— Stated problem —
Copy the material that follows word for word and omit its pictures.

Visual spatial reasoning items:
[start]
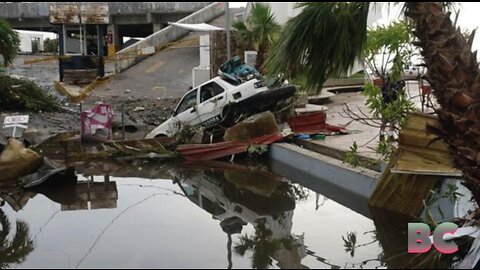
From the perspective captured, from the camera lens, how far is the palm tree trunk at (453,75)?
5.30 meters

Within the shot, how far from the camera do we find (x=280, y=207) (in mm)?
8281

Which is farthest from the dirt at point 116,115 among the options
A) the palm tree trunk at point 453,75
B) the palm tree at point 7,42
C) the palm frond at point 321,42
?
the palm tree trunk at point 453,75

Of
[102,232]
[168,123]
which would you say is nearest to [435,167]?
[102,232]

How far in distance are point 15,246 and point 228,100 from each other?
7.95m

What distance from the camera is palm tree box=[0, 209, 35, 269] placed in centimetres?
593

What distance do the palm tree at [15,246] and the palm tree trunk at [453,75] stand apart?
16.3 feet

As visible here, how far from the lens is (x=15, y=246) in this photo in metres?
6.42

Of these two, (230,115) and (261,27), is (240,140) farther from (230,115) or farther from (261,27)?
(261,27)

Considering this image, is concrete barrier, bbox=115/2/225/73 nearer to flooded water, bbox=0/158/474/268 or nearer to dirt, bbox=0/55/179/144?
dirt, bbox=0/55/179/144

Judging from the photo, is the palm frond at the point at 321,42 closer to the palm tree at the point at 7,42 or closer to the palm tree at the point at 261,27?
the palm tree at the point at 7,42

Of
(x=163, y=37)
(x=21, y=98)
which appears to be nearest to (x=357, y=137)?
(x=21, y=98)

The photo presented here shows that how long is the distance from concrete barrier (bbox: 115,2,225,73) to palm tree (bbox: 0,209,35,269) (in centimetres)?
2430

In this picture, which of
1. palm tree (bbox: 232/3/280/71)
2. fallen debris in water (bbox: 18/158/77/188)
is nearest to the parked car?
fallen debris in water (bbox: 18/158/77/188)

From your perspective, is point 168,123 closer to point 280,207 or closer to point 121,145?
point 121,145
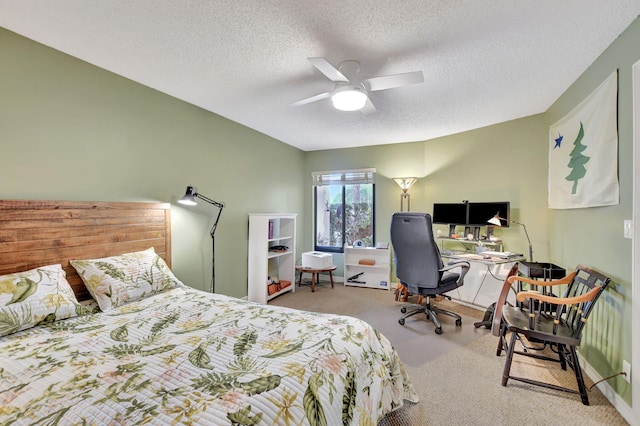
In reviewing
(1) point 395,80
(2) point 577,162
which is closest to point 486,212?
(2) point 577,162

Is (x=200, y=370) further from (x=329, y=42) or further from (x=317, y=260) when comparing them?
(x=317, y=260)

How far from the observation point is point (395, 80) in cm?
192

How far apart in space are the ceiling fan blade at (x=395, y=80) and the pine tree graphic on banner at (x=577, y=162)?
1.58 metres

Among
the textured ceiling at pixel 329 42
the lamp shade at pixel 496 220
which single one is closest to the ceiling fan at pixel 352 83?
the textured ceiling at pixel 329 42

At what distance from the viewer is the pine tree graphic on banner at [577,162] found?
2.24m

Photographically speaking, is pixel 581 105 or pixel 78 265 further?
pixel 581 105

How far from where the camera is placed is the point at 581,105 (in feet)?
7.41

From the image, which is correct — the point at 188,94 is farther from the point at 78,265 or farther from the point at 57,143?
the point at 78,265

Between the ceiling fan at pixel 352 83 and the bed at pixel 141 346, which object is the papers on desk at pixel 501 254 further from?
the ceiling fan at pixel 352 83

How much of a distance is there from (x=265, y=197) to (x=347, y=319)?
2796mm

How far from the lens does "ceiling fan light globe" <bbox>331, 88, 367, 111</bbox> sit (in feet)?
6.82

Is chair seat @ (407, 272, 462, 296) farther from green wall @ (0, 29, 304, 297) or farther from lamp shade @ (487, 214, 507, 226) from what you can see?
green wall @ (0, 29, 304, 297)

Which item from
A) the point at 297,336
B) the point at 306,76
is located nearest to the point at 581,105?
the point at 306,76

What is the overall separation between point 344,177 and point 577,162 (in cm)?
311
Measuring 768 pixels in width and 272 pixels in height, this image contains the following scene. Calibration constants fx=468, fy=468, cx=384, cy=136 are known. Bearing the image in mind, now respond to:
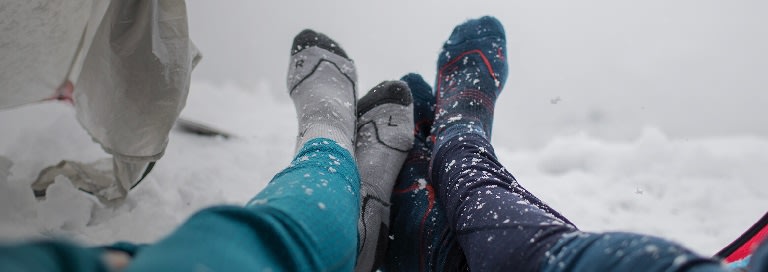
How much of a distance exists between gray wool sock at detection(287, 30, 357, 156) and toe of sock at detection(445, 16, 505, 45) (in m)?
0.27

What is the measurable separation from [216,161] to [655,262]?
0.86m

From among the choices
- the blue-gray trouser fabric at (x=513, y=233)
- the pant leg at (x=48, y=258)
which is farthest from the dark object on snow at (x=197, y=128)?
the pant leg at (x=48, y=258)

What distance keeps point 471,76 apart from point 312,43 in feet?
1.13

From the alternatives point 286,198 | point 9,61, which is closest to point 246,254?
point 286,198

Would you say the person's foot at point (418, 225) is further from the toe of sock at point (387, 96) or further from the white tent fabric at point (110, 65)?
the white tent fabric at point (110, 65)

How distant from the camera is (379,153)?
[end]
— Full answer —
From the perspective captured, from the camera lens, how far is the palm tree trunk at (453,75)?
5.30 meters

Within the shot, how far from the camera do we find (x=280, y=207) (in mm)?
8281

Which is farthest from the dirt at point 116,115 among the options
A) the palm tree trunk at point 453,75
B) the palm tree at point 7,42
C) the palm frond at point 321,42
?
the palm tree trunk at point 453,75

Of
[102,232]
[168,123]
which would you say is nearest to [435,167]?
[102,232]

How far in distance are point 15,246 and point 228,100 from each other?
7.95m

What distance from the camera is palm tree box=[0, 209, 35, 269] placed in centimetres?
593

What distance do the palm tree at [15,246] and the palm tree trunk at [453,75] stand apart?
16.3 feet

As visible here, how far from the lens is (x=15, y=246) in this photo in metres?
6.42

Of these two, (230,115) and (261,27), is (240,140) farther from (230,115) or farther from (261,27)?
(261,27)

Considering this image, is concrete barrier, bbox=115/2/225/73 nearer to flooded water, bbox=0/158/474/268 or nearer to dirt, bbox=0/55/179/144?
dirt, bbox=0/55/179/144

Judging from the photo, is the palm frond at the point at 321,42 closer to the palm tree at the point at 7,42 or closer to the palm tree at the point at 261,27?
the palm tree at the point at 7,42

Of
(x=163, y=37)
(x=21, y=98)
which appears to be nearest to (x=357, y=137)?
(x=21, y=98)

The photo presented here shows that how long is the distance from concrete barrier (bbox: 115,2,225,73) to palm tree (bbox: 0,209,35,269) (in centimetres)?
2430

In this picture, which of
1. palm tree (bbox: 232/3/280/71)
2. fallen debris in water (bbox: 18/158/77/188)
is nearest to the parked car?
fallen debris in water (bbox: 18/158/77/188)

From your perspective, is point 168,123 closer to point 280,207 or closer to point 121,145?
point 121,145
In reviewing
(1) point 395,80
(2) point 577,162
which is closest to point 486,212?
(2) point 577,162

Is (x=200, y=370) further from (x=329, y=42) or further from (x=317, y=260) when comparing them?
(x=317, y=260)

How far from the observation point is point (395, 80) in cm?
192

How far apart in space are the ceiling fan blade at (x=395, y=80) and the pine tree graphic on banner at (x=577, y=162)?
1.58 metres

Among
the textured ceiling at pixel 329 42
the lamp shade at pixel 496 220
which single one is closest to the ceiling fan at pixel 352 83?
the textured ceiling at pixel 329 42

At what distance from the viewer is the pine tree graphic on banner at [577,162] found?
2.24m

Photographically speaking, is pixel 581 105 or pixel 78 265 further?
pixel 581 105

How far from where the camera is placed is the point at 581,105 (in feet)?
7.41

From the image, which is correct — the point at 188,94 is farther from the point at 78,265 or farther from the point at 57,143?
the point at 78,265

Between the ceiling fan at pixel 352 83 and the bed at pixel 141 346, which object is the papers on desk at pixel 501 254 further from?
the ceiling fan at pixel 352 83

How much of a distance is there from (x=265, y=197) to (x=347, y=319)?
2796mm

How far from the lens does "ceiling fan light globe" <bbox>331, 88, 367, 111</bbox> sit (in feet)?
6.82

Is chair seat @ (407, 272, 462, 296) farther from green wall @ (0, 29, 304, 297) or farther from lamp shade @ (487, 214, 507, 226) from what you can see?
green wall @ (0, 29, 304, 297)

Which item from
A) the point at 297,336
B) the point at 306,76
is located nearest to the point at 581,105?
the point at 306,76

What is the overall separation between point 344,177 and point 577,162 (in cm)?
311
Measuring 768 pixels in width and 272 pixels in height, this image contains the following scene. Calibration constants fx=468, fy=468, cx=384, cy=136 are known. Bearing the image in mind, now respond to:
How much of a distance exists between gray wool sock at detection(287, 30, 357, 156) and toe of sock at detection(445, 16, 505, 45) (in m)?
0.27

What is the measurable separation from [216,161] to [655,262]?
0.86m

From among the choices
- the blue-gray trouser fabric at (x=513, y=233)
- the pant leg at (x=48, y=258)
which is farthest from the dark object on snow at (x=197, y=128)?
the pant leg at (x=48, y=258)

What distance keeps point 471,76 apart from point 312,43 in feet?
1.13

From the alternatives point 286,198 | point 9,61, which is closest to point 246,254?
point 286,198

Would you say the person's foot at point (418, 225) is further from the toe of sock at point (387, 96) or further from the white tent fabric at point (110, 65)?
the white tent fabric at point (110, 65)

How distant from the camera is (379,153)?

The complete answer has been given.